Un contre-projet d’élevage de poissons
En attendant les résultats de l’étude, l’association “Veille Eau Grain” use de tous les moyens à sa disposition pour éviter que le projet de la CGES ne voie le jour. Elle a ainsi déposé deux recours au tribunal administratif, qui sont en attente de jugement, mobilisé les médias, informé les habitants et les acteurs de la gestion de l’eau, mais également étayé un contre-projet.

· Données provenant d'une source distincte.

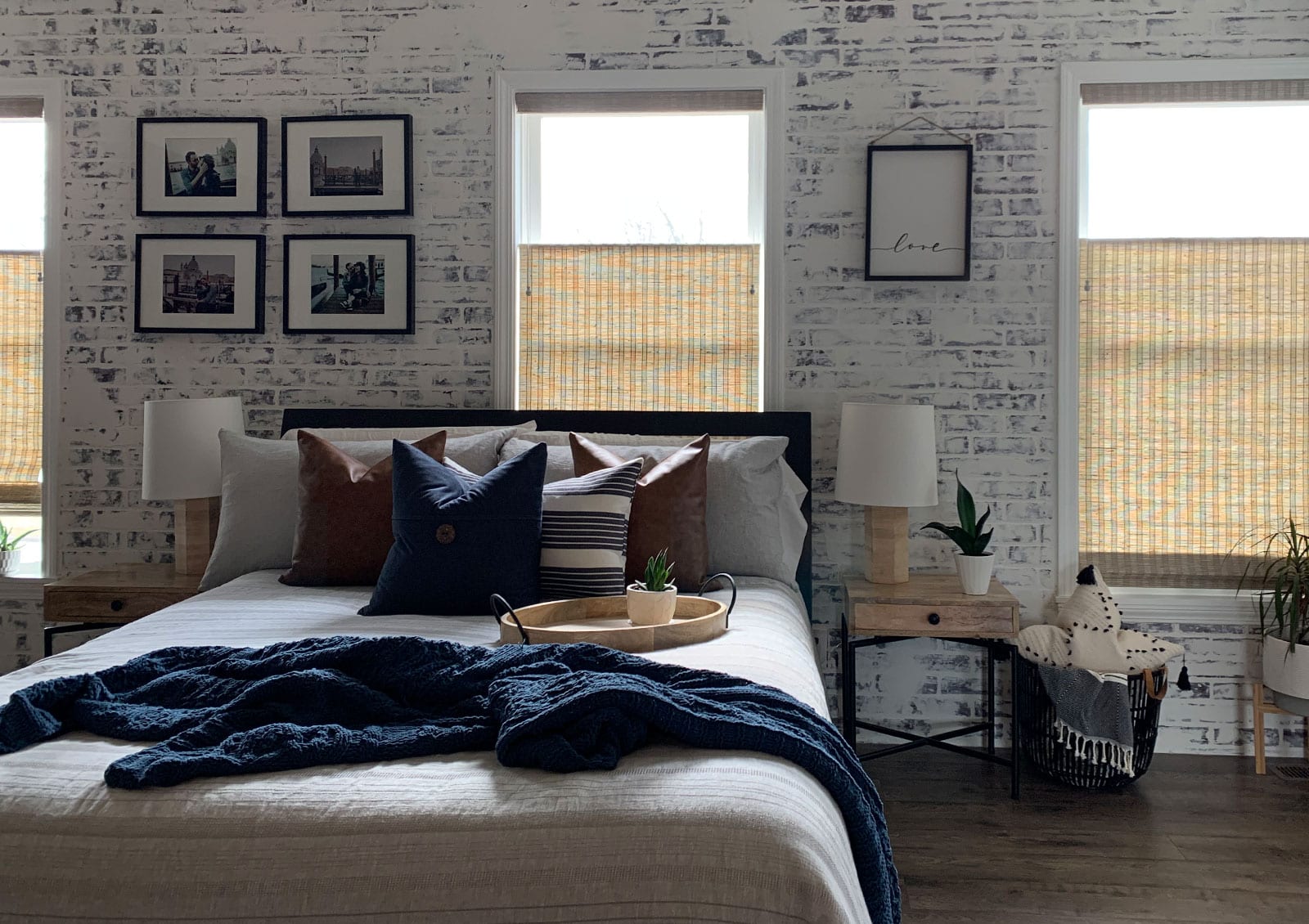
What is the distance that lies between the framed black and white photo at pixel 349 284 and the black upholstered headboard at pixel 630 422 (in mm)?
339

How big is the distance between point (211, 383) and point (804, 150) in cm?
242

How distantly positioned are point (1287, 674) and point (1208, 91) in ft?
6.67

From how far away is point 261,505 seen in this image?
10.5ft

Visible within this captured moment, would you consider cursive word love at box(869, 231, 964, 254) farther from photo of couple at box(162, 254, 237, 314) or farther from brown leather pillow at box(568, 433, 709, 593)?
photo of couple at box(162, 254, 237, 314)

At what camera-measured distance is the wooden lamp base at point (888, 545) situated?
135 inches

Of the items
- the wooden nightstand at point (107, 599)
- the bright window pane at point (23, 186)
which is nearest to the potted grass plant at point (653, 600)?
the wooden nightstand at point (107, 599)

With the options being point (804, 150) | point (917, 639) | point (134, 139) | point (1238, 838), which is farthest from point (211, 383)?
point (1238, 838)

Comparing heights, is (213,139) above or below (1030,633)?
above

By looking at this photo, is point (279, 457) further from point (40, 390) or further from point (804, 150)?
point (804, 150)

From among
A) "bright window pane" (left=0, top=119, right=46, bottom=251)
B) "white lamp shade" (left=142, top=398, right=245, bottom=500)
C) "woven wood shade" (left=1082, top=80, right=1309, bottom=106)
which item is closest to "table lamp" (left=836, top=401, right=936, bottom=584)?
"woven wood shade" (left=1082, top=80, right=1309, bottom=106)

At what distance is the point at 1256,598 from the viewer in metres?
3.61

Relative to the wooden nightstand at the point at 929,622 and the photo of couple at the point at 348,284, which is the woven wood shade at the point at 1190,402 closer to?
the wooden nightstand at the point at 929,622

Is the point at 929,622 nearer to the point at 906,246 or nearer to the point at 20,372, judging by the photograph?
the point at 906,246

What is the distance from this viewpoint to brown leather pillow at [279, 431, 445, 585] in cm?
296
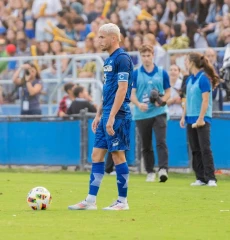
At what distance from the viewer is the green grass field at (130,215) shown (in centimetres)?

« Il serait possible de faire un élevage de poissons avec cette eau qui est à 26°C. Il existe d’ailleurs une exploitation de ce type à proximité », informe le président de “Veille Eau Grain” qui garde espoir dans ce combat de David contre Goliath. « La première chose est d’y croire. Ce serait trop facile de baisser les bras », juge Christophe Savary de Beauregard. Sollicitée par la rédaction, la Mairie de Montagnac n’a pas souhaité répondre à nos questions concernant la vente du forage de la Castillonne.